## Supplied data
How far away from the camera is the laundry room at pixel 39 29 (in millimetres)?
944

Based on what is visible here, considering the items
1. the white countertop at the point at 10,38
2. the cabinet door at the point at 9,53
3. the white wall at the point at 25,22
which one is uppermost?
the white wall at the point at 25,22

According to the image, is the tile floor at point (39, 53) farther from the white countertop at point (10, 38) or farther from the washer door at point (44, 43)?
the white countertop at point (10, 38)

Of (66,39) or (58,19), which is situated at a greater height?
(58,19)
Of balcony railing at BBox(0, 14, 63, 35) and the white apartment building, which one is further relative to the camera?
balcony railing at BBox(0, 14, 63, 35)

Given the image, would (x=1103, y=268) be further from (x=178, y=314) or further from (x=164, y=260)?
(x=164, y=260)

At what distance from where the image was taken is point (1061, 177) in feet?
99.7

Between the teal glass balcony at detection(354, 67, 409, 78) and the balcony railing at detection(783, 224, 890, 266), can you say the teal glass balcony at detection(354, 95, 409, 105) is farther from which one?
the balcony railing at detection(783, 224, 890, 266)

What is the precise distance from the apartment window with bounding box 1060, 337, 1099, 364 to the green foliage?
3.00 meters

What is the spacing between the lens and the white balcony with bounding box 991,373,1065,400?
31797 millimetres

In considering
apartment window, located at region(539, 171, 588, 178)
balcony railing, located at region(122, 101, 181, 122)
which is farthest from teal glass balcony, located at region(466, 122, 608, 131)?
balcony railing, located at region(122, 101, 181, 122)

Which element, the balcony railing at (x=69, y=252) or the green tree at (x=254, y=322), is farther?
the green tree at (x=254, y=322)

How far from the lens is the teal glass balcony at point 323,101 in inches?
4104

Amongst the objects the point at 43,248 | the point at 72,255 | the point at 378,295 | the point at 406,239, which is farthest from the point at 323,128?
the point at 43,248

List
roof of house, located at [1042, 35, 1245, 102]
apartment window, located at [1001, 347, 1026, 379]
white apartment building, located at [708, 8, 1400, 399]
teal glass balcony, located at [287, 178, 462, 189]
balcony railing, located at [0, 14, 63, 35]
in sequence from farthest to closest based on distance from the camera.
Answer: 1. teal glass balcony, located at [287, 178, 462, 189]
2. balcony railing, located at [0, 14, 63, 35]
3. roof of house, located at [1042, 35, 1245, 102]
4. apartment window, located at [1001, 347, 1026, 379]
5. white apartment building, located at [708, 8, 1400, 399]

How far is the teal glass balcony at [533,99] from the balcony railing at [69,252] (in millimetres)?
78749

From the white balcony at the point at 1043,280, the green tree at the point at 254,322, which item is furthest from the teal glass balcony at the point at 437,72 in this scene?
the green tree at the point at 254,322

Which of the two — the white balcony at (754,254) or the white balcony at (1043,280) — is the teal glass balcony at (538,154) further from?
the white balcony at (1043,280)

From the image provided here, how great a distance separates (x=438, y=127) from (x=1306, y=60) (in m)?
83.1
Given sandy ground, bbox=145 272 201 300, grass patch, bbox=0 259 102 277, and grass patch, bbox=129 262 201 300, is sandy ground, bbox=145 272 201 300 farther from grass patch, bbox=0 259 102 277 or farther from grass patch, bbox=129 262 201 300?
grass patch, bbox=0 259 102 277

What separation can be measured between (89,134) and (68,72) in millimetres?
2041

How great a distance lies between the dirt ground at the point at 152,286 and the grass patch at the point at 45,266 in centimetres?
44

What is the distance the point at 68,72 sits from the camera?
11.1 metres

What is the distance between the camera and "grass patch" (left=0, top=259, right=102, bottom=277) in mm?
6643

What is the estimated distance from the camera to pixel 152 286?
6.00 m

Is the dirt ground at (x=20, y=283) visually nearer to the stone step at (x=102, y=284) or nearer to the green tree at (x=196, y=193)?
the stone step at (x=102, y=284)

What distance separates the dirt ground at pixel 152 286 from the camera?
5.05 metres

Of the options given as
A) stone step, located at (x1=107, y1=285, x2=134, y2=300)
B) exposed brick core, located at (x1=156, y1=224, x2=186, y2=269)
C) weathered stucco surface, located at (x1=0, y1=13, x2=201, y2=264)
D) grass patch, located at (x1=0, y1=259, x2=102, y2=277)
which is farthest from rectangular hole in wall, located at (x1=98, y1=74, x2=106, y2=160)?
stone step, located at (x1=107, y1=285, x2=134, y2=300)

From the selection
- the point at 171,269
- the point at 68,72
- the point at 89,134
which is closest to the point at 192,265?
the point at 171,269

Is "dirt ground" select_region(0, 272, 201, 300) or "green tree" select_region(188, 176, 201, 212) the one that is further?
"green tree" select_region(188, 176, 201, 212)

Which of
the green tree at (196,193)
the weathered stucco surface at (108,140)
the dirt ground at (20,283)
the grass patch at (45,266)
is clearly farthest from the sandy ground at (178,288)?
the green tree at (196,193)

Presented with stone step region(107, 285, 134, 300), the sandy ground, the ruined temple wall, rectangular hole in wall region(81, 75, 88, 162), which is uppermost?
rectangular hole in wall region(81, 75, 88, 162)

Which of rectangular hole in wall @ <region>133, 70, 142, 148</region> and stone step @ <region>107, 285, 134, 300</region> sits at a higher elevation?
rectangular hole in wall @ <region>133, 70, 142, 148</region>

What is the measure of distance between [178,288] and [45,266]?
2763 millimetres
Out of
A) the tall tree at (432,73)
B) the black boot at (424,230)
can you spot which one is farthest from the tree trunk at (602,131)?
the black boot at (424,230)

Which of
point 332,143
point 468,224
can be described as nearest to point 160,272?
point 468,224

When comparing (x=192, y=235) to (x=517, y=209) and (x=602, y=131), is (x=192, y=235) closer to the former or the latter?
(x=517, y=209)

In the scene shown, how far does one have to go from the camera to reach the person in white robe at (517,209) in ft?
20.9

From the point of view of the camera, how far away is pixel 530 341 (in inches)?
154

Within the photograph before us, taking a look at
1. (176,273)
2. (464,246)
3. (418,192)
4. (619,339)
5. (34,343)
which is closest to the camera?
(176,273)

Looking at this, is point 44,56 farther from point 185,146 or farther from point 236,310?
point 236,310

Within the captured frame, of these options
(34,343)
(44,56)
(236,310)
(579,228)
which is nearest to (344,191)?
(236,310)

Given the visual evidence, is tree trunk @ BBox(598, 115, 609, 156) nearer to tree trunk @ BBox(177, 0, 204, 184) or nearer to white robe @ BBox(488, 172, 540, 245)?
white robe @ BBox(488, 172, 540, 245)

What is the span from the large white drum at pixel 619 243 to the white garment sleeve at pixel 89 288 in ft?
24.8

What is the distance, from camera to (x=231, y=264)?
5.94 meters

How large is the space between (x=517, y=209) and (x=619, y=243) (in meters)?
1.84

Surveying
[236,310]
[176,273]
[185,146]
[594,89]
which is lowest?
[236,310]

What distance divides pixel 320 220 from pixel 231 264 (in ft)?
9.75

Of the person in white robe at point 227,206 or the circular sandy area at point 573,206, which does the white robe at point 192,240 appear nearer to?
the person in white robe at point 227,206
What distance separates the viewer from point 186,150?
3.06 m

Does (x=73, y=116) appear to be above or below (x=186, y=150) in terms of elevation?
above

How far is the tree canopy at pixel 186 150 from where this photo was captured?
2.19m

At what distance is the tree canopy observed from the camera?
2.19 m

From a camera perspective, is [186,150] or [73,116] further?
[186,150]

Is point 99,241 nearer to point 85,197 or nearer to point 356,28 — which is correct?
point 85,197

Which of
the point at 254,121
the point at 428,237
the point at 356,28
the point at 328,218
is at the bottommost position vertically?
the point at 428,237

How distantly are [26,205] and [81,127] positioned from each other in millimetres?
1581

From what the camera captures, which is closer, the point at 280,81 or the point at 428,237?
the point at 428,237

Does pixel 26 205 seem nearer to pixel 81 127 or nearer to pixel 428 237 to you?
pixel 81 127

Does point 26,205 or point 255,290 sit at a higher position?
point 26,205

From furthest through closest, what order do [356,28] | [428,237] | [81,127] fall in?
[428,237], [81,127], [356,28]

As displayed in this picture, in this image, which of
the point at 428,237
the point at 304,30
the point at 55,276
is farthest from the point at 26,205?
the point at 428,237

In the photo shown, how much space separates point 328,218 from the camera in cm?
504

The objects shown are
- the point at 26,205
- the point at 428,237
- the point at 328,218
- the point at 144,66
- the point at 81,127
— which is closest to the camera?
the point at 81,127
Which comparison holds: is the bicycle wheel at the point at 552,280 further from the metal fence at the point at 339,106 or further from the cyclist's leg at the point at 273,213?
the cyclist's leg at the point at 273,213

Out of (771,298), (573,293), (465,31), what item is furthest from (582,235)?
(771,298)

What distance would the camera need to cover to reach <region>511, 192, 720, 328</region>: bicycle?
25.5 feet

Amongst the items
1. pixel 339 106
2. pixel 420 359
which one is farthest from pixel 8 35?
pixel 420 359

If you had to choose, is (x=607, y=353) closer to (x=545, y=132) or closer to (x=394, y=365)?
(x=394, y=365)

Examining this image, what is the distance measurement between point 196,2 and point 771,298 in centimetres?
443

## Your task
Switch "closer" to "nearer" in the lines from the one containing "If you had to" through the last line, inclusive, leaving everything else unchanged. Give back only those lines.

## Result
If you had to choose, is (x=607, y=353) nearer to (x=545, y=132) or nearer to (x=394, y=365)?
(x=394, y=365)

Examining this image, what is the distance measurement between point 196,2 and point 771,298 in centimetres?
443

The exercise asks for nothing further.